Nashville Mixed-Use Property Secures $135M Refi

The historic structure is located in the city's Gulch district.

Image of Cummins Station
Cummins Station. Image courtesy of JLL

DZL Management has obtained $135 million in refinancing in the form of a five-year, fixed-rate loan for Cummins Station, a 408,000-square-foot historic mixed-use asset in Nashville. The property is situated in the Gulch district, near the city’s downtown.

JLL Capital Markets led the financing efforts for Cummins Station on behalf of the owner, Nashville-based DZL. Despite the challenging macroeconomic climate and headwinds facing the office sector, a pool of liquidity for office assets in good locations with strong tenancy still exists, according to JLL, which declined to name the lenders involved in the deal.

Cummins Station ab adaptive reuse project on the site of an historic warehouse and is a mix of retail, restaurant and office space. Retail tenants include Morning Glory Deli, Pullman Standard and Wild Wasabi, with Starbucks and fitness studio Lagree Nash recently joining the roster. Office tenants include Clark Construction, Gibson Brands, ad agency GS&F, Eventbrite, Civic Financial Service and Serendipity Labs, a coworking space.

The four-story concrete and masonry project was built in 1906 as a wholesale warehouse building servicing railroad lines that ran through the area near Union Station and was the largest reinforced concrete warehouse in the world at the time of its development.

Until its initial redevelopment in the 1990s, it was used continuously as a warehouse space, and retains many of its original design elements. It is listed on the National Register of Historic Places.

In October, Nashville-based DZL hired Avison Young to provide advisory services regarding the entire Station District, which includes Cummins Station, but also the 61,000-square-foot office and retail Baggage Building, the 58,000-square-foot Cannery Hall event space, and more than 12.4 acres of developable land.

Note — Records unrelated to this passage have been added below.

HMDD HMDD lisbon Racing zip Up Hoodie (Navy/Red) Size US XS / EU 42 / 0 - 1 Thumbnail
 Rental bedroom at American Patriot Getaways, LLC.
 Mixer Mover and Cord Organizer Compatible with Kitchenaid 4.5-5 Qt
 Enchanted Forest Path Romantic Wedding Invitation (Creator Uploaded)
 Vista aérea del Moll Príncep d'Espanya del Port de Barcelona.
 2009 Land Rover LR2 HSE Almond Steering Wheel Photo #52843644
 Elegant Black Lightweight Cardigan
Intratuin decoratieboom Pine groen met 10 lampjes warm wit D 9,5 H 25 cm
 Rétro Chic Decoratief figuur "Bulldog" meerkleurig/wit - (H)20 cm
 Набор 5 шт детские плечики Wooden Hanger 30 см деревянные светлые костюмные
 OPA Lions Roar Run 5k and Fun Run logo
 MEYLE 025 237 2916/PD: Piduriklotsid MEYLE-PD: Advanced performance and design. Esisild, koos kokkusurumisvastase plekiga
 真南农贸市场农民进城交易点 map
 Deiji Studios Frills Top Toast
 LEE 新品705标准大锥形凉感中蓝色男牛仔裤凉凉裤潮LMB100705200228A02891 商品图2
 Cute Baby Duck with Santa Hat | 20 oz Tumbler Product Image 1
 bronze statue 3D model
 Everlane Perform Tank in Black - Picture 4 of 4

DZL, which assembled the portfolio over the last 20 years, is reportedly open to a sale, joint venture, or other opportunities for the Station District.

Nashville retail hot, office less so

Downtown and Midtown Nashville experienced more than half, or 58 percent, of all office leasing activity in the first quarter of 2024, mostly at mixed-use projects and on Music Row, which indicates that flight-to-quality includes in-building and neighborhood amenities, according to JLL. Overall, however, there was negative net absorption of 371,000 square feet of office space in Nashville in Q1 2024 as demand lags.

On the retail side, by contrast, Nashville has been a boomtown in recent years. The metro area’s population surged near 25 percent from 2011 to 2021 and currently sees nearly 100 new residents per day move there each day, according to Census Bureau data.